Kay remembered her mother sobbing and angrily tacking an old grey blanket across the bay window of a stark room, while the two small children sat silently on a mattress on the bare board floor. They were in a transit camp and Kay had already been in trouble that day, after following and intriguing old Maori lady, clad in a black cardigan and headscarf, with strange blue marks on her chin, a walking stick and a flax kete full of watercress and puha she had been gathering from the streambanks. Among the clumps of white arum lilies with tall glossy leaves, loomed Kay’s angry mother, he snatched her away without a word.
Early that evening, a miracle occurred, Kay’s father came through the door with a pine tree over one shoulder, and a small fox terrier puppy, squirming under the other arm. The tree was propped in a corner of the shabby room, a packet of small birthday candles were fastened to its scented branches, and when the two children, clutching their soft, warm puppy, were put to bed on the floor mattress beneath the tree, the little candles were lit, and the magic glow quietly filled the hearts and minds of everyone. It was the only Christmas tree she could remember.

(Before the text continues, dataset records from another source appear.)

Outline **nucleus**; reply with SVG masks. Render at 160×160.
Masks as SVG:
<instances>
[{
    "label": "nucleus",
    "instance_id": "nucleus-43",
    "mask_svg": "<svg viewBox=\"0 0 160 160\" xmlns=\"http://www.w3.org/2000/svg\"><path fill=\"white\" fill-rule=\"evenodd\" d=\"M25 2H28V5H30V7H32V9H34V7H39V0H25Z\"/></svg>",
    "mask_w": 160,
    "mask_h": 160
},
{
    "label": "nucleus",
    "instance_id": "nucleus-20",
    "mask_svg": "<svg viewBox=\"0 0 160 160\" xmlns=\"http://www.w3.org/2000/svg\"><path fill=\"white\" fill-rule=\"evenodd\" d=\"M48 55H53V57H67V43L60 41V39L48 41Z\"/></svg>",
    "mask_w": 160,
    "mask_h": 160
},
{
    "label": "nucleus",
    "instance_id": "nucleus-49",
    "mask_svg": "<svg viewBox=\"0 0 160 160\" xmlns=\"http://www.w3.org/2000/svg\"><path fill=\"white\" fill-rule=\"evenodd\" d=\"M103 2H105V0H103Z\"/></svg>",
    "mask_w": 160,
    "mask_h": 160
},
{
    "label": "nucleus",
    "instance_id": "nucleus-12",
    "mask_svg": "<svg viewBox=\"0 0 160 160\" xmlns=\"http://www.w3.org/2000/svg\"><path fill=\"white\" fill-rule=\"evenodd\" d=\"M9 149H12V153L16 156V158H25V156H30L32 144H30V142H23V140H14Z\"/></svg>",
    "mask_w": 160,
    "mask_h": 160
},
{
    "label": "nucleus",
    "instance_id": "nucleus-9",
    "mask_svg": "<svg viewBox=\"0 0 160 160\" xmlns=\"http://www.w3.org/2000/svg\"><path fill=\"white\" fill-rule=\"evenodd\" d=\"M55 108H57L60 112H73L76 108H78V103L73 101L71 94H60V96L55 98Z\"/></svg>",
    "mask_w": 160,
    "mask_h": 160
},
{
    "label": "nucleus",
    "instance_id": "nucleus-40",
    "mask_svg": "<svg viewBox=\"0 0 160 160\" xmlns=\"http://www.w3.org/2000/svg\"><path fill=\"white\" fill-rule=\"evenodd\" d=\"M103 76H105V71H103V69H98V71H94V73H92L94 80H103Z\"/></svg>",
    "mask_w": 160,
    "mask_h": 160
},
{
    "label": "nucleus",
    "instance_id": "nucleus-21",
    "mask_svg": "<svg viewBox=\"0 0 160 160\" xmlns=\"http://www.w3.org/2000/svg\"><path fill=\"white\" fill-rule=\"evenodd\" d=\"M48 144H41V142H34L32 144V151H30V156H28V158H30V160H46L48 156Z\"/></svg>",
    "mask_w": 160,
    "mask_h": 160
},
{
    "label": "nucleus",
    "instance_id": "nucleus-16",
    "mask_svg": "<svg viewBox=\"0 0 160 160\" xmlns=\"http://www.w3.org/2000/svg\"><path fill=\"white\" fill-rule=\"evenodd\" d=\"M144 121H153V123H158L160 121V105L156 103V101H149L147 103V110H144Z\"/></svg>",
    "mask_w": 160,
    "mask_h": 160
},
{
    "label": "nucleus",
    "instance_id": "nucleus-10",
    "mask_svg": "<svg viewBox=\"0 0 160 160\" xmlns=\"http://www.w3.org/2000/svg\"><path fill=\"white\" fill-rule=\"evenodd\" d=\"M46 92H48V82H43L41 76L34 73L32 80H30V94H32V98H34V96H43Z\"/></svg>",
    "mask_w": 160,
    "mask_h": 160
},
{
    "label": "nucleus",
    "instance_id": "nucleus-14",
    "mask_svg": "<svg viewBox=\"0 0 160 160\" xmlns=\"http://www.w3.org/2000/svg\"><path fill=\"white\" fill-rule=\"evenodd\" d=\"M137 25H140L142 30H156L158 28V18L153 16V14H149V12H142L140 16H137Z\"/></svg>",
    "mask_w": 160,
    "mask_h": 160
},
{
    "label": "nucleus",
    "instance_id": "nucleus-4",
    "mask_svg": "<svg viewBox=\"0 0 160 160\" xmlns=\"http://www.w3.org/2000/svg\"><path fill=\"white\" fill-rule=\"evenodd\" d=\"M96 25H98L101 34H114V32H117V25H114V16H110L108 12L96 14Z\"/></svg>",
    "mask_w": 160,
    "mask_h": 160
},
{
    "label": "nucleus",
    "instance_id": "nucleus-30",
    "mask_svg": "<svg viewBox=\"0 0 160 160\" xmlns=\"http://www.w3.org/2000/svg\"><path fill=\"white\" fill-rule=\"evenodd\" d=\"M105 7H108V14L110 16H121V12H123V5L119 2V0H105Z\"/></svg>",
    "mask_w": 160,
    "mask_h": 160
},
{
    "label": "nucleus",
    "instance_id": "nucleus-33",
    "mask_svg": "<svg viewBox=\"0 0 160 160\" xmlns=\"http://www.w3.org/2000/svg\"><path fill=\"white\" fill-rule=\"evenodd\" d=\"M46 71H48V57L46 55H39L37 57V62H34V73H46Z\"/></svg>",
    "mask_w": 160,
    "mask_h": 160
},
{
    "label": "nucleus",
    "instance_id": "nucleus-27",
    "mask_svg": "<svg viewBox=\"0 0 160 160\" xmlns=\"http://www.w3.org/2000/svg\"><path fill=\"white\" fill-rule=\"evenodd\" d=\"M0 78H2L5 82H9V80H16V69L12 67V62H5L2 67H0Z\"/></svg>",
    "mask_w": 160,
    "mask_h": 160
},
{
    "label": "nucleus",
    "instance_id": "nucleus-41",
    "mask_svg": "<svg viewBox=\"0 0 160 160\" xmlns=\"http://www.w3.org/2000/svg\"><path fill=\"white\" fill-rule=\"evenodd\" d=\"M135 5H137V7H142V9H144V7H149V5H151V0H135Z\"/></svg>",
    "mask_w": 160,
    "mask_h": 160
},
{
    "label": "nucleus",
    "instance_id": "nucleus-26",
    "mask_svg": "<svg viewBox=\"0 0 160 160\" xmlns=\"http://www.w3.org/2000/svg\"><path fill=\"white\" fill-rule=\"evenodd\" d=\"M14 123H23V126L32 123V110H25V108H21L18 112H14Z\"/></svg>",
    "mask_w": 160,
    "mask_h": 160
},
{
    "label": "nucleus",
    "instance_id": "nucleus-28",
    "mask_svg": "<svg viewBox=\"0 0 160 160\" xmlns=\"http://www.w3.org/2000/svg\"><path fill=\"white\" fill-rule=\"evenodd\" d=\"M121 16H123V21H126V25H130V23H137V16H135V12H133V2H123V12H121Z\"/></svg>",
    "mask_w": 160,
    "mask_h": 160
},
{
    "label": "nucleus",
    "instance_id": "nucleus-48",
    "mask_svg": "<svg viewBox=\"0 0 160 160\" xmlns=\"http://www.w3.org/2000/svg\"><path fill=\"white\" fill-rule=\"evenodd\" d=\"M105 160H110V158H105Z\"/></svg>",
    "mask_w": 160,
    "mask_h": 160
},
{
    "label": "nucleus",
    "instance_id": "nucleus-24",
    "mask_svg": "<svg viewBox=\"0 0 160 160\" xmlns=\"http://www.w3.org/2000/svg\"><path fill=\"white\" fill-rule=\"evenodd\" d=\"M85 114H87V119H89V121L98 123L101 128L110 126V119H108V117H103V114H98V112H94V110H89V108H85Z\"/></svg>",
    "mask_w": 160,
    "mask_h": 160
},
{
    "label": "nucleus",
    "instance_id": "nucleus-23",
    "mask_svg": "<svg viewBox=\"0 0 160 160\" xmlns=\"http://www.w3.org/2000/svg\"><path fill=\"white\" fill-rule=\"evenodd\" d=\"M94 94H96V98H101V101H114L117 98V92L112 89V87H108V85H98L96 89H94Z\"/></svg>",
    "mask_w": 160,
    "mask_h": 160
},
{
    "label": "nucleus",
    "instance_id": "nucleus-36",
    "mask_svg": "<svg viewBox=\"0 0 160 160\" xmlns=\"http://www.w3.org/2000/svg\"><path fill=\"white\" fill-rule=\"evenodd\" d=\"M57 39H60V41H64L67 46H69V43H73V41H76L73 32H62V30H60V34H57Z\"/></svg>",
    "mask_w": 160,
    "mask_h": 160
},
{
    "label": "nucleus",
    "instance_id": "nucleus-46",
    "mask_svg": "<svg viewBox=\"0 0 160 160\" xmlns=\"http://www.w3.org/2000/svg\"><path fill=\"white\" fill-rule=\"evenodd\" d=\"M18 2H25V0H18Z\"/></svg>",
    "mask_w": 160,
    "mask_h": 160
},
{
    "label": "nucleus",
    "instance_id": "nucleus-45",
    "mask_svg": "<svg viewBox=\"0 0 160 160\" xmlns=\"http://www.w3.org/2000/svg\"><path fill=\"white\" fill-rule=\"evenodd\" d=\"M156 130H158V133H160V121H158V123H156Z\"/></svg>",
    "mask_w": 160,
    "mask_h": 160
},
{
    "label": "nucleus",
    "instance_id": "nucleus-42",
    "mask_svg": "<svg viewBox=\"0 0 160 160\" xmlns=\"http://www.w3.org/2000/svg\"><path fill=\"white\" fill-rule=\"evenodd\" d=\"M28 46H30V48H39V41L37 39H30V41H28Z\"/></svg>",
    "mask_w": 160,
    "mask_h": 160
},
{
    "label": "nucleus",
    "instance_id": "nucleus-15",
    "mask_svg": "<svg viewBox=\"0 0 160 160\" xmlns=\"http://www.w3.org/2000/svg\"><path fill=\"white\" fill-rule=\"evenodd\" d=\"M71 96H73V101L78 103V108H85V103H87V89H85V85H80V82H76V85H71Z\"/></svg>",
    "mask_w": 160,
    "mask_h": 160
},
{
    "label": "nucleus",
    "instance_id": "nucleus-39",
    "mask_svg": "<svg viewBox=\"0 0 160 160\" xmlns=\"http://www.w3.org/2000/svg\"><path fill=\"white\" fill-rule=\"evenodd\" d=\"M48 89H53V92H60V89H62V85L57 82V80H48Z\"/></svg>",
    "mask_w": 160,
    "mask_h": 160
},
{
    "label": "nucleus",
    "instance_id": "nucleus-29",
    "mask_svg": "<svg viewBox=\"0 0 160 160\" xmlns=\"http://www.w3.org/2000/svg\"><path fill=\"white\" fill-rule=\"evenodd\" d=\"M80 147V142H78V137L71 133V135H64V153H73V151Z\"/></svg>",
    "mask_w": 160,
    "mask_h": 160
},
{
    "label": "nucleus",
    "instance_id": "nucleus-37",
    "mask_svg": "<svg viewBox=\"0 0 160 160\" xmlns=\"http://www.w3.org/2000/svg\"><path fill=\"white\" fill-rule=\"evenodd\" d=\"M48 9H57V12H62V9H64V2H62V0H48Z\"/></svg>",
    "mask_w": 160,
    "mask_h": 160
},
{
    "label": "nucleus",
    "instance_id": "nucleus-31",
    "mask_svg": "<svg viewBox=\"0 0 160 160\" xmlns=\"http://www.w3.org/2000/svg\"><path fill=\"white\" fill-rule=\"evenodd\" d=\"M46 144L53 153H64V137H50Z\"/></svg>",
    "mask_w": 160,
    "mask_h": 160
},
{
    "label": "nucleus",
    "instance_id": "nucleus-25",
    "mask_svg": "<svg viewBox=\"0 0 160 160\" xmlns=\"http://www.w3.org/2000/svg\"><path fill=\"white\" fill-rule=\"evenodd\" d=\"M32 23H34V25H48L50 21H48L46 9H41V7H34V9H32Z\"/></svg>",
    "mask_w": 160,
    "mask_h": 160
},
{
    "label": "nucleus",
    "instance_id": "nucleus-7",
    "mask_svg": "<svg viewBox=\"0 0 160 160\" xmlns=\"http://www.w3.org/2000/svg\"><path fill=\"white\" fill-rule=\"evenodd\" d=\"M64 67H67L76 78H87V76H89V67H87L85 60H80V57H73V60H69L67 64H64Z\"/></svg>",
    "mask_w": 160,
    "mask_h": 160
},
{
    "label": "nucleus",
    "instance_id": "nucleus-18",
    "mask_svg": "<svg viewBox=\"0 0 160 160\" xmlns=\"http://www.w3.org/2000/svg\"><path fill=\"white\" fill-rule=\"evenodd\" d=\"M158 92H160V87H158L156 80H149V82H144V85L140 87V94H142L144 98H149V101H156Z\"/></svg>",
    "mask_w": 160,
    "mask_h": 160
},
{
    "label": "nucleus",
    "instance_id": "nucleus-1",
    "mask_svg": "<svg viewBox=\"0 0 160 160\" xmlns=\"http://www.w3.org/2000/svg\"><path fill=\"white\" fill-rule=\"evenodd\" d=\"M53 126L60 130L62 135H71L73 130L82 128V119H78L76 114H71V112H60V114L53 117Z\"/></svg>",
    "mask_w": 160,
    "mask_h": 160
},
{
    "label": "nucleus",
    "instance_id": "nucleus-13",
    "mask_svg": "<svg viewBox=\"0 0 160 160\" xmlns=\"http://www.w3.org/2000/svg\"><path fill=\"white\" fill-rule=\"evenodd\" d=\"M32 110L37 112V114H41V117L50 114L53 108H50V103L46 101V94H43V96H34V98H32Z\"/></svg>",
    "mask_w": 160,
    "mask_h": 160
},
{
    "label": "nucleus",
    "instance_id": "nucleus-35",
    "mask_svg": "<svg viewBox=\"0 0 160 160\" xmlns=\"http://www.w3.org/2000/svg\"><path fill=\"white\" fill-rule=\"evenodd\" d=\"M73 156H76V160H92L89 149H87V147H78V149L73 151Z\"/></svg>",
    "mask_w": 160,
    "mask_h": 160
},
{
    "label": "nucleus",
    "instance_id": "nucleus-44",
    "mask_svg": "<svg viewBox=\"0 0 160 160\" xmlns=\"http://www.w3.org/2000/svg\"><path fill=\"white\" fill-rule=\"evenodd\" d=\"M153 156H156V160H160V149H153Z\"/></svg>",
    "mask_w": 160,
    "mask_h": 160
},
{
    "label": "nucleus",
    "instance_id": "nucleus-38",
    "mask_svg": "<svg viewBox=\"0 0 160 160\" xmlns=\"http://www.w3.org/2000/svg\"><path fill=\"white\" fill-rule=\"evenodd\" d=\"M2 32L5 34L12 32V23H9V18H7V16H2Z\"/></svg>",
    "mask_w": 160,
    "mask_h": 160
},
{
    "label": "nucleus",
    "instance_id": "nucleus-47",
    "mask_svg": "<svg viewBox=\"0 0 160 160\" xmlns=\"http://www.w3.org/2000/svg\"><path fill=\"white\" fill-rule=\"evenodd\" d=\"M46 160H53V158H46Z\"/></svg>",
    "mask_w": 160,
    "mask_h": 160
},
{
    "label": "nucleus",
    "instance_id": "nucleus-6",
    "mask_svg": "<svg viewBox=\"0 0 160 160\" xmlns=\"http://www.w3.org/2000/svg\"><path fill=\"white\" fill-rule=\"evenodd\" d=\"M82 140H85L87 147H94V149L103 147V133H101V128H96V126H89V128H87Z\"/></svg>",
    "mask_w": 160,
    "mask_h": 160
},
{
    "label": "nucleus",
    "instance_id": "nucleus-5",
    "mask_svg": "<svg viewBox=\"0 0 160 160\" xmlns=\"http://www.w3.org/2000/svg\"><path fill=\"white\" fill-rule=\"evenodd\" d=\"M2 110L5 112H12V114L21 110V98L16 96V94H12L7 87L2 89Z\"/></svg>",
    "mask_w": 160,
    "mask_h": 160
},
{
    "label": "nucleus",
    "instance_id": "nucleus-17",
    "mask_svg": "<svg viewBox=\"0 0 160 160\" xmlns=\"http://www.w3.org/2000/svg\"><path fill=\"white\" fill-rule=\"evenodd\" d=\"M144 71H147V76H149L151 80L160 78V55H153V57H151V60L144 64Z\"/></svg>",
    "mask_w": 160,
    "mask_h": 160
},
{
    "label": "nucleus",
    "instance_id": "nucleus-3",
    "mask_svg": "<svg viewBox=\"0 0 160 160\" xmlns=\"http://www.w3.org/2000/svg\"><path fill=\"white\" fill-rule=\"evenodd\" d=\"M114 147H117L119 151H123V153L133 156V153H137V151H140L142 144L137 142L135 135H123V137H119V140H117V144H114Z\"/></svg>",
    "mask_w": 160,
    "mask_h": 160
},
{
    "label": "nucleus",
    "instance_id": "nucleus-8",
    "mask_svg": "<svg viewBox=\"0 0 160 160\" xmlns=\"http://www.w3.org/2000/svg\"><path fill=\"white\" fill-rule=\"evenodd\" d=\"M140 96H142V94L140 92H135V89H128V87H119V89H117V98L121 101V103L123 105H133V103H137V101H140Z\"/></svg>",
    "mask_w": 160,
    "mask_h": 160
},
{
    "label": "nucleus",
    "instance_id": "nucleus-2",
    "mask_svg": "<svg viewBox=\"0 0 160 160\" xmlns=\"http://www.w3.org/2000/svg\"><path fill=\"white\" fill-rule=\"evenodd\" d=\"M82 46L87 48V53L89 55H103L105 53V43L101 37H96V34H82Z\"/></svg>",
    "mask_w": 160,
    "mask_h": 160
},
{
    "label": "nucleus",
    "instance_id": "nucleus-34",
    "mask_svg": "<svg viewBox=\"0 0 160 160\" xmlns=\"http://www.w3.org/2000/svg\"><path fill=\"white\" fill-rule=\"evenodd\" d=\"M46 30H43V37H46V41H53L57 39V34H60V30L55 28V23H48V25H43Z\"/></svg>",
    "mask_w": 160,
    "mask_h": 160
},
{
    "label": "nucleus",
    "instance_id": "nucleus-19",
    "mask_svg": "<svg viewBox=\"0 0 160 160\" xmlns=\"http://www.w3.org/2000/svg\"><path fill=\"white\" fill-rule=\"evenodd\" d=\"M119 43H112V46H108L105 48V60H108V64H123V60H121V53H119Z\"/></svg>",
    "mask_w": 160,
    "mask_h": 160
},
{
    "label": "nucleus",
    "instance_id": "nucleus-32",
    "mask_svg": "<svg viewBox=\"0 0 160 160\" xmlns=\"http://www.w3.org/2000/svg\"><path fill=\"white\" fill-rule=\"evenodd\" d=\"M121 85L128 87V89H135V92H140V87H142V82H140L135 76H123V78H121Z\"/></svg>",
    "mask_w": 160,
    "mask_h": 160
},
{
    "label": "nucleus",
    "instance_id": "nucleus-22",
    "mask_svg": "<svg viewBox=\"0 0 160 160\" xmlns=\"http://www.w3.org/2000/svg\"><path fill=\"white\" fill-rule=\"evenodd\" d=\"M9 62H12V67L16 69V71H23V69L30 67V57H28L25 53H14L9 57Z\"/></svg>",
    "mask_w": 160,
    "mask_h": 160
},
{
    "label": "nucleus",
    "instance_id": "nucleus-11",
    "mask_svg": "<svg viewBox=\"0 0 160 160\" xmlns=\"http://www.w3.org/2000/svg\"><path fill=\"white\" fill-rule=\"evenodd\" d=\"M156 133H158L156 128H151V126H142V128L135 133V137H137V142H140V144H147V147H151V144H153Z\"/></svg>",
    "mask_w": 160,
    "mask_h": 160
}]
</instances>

And now, twenty five years on, her own children are ready for their Christmas tree. Kay looks desperately out the window, thinking hard, then she sees it. A large macrocarpa tree on the back lawn of a little bach on the opposite hillside. Nobody has been near the place for months, and it is
a very large tree, surely one branch would not be missed. She waits till darkness falls and stealthily approaches, clutching her Uncle George's handsaw. She selects a central branch and quietly saws it through, at least the tree will not look lopsided as a result of her guilty attack.
The children are estatic next morning, with the fragrant reality of a real Christmas tree to decorate. It has to sit high in the central window, propped in a red bucket, but it is cheerfully covered with home-made decorations and Kay’s plump gingerbread men with current eyes and buttons, in red-wrapped cellophane.
Christmas morning arrives, and so does a large contingent of cars and visitors to the macrocarpa batch, doors and windows flung open. Kay glances past the Christmas tree in the window and sees with dismay a large, clearly obvious, dead, brown area in the middle of the macrocarpa tree, robbed of its concealing fresh foliage of green.
People are strolling around, glancing upwards and everywhere around the neighbourhood. She hastily hauls her tree away from its conspicuous window display, then spends the whole holiday in an agony of embarrassment, fearing to be found out, not daring to dump the discarded tree on the outdoor rubbish pile for burning. It sits in the living room, a shrivelled spectre, shedding foliage all summer long, Ah, the joys of Christmas.